TEXTE FOURNI —
=-=-=

En miroir, le journal sans date de Pierre Jean Jouve, est un texte magnifique ; je ne vois guère que Leiris qui atteint quelquefois à cette poésie noire et dense, qui évoque immédiatement Baudelaire. Évitant l’attitude parfois nécessaire du vates, qu’on trouve chez ce dernier comme chez tous les romantiques, Jouve sait cependant garder ses distances. Qu’il raconte sa jeunesse, son évolution littéraire et politique (qui l’a mené à une absolue fidélité à l’homme du 18 juin), ou des histoires misérables et tragiques comme nous en avons tous dans notre vie, il évite l’accessoire pour s’élever toujours à la méditation de l’essentiel. Depuis ce grand livre qu’était Vagadu – si mal compris et si mal accueilli par une critique surprise et gênée –, Jouve semble avoir trouvé une espèce de paix rayonnante.



Remerciements à Guillaume Louet

► Voir aussi notre page sur les Écrits critiques de Jean José Marchand


1958

Henri Martineau

Pierre-Jean JOUVE:
Tombeau de Baudelaire.
Aux Éditions du Seuil.


Le Divan n° 306,
avril-juin 1958


Voilà un beau livre de poète. Le ton qui est le sien, pour parler poésie et peinture, les critiques littéraires et les critiques d'art y atteignent rarement. C'est qu'une lumière, source de transparence et source de rayonnement, illumine partout ces pages inspirées. Les poèmes phares de Baudelaire, les vers magiques qui font partout éclater l'armature des Fleurs du Mal, comme les gouttes de sang brisent l'écorce de la grenade, l'intuition d'un poète nous en présente la signification profonde. De même, le Combat avec l'Ange de Delacroix, le Petit-Pont de Meryon, la Femme à la Vague de Courbet nous sont présentés comme des symboles et suffisent à donner la clé de ces trois artistes. Visions synthétiques et rapides, mais dont l'œuvre entière est illuminée.

H. M.



Remerciements à Guillaume Louet

1962 (2005)

Henry Bauchau

La grande muraille
Journal de La Déchirure (1960-1965)

Actes Sud - Babel (2005),
p. 208

« Relu ces jours-ci Hécate de Jouve avec une très grande admiration. L'élan du texte, la variété du récit, la typification des personnages, le mélange de clarté et de mystère et peut-être la merveilleuse liberté du style me transportent. Il y a, malgré la présence constante de la douleur, quelque chose qui ne cesse de vous axalter, de vous rajeunir comme un air vif et qui est peut-être le soulèvement de la matière par le sexe volié de beauté. »



1964

Jean Clair (de l'Académie française)

L'Image du temps dans les romans de Pierre Jean Jouve

Cahiers du Sud

Tome LVIII, N° 378-379 (Juillet-Octobre 1964)

=-=-=

DONNÉES BRUTES —

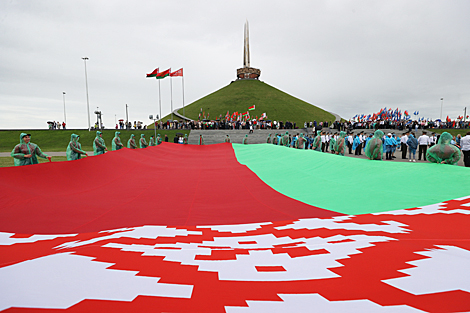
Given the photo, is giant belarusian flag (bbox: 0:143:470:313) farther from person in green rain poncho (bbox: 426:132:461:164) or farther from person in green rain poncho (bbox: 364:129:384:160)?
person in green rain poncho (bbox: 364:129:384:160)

=-=-=

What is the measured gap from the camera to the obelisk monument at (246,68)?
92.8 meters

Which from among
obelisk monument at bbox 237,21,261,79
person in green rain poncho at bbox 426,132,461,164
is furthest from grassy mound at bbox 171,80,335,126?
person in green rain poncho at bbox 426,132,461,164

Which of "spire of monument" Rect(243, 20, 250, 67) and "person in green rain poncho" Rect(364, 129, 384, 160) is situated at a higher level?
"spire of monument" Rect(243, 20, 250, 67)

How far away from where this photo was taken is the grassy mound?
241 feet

=-=-=

TRAVAIL À FAIRE —
#1 Recopiez fidèlement le passage du texte fourni qui va de « Voilà un beau » jusqu'à « entière est illuminée. ».
#2 Répondez brièvement à ces questions sur le texte fourni.
(a) Quel auteur est présenté comme atteignant quelquefois à la même poésie noire et dense que Jouve ?
(b) Chez quel éditeur a paru Tombeau de Baudelaire ?
(c) Quel ouvrage de Jouve Henry Bauchau dit-il avoir relu avec une très grande admiration ?
#3 Prolongez le texte sur Pierre Jean Jouve à partir de l'endroit où il s'arrête.

RÉPONSES PAR CONSIGNE —
#1
Voilà un beau livre de poète. Le ton qui est le sien, pour parler poésie et peinture, les critiques littéraires et les critiques d'art y atteignent rarement. C'est qu'une lumière, source de transparence et source de rayonnement, illumine partout ces pages inspirées. Les poèmes phares de Baudelaire, les vers magiques qui font partout éclater l'armature des Fleurs du Mal, comme les gouttes de sang brisent l'écorce de la grenade, l'intuition d'un poète nous en présente la signification profonde. De même, le Combat avec l'Ange de Delacroix, le Petit-Pont de Meryon, la Femme à la Vague de Courbet nous sont présentés comme des symboles et suffisent à donner la clé de ces trois artistes. Visions synthétiques et rapides, mais dont l'œuvre entière est illuminée.

#2
(a) Leiris.
(b) Aux Éditions du Seuil.
(c) Hécate.

#3
« Je me souviens pourtant de mon émotion à la première lecture d'un roman de Jouve. Il s'agissait de L'Aventure de Catherine Crachat, acheté alors pour l'étrangeté de son titre et la modicité de son prix en un temps où plus personne ne semblait connaître Jouve. Pour moi qui le découvrais, j'ai du mal aujourd'hui encore à préciser mon sentiment ; sentiment confus qu'une profondeur essentielle avait été atteinte, ou plutôt m'avait été rendue. Cette passion de Catherine, cette violence à aimer et à détruire, l'abandon soudain aux désirs les plus bas et l'élan toujours repris de pureté, ne les avions-nous pas de toujours éprouvés, depuis la très ancienne enfance, comme un état familier, quoique inexpliquée, de l'âme ? »



Giuseppe Ungaretti

Sous le signe de Niobé

(traduction de Philippe Jaccottet)


NRF, 1er mars 1968
Dossier Pierre Jean Jouve
La grandeur de Pierre Jean Jouve est dans cette longue passion de témoigner, par le roman et le poème, d'une obscurité qui n'est jamais des mots, mais de l'être, de la vie. Les mots ne peuvent nous paraître obscurs — mais en réalité nous illuminer — que s'ils s'enfoncentdans le secret de l'être et de la vie dont ils donnent, parvenus à ce que nous nommons poésie, un reflet mythique.

Autres contributeurs à ce numéro de la Nouvelle Revue Française : Jean Starobinski, Jean Cassou, Henry Amer, René Micha, André Marissel, Dominique Noguez.


1972

Yves Bonnefoy

Cahier de l'Herne (1972)
Yves Bonnefoy - Le Nuage rouge
Repris dans Le Nuage rouge (Mercure de France, 1977)
« Pierre Jean Jouve est un des grands poètes de notre langue. Et cela parce que, le premier ou presque après Baudelaire et Rimbaud — et bien que créateur autant ou plus que quiconque de formes, de métaphores —, il a su, il a dû, parler, dans une société d'esprits trop subtils que l'art, les prestiges de l'oeuvre élaborée, prise comme fin — l'éternel mallaméisme — intimident. »


1981

Jean Cassou

Une vie pour la liberté

Jean- Cassou - Une vie pour la liberte - Couverture
Collection "vécue", Robert Laffont, 1981, pp. 83-84.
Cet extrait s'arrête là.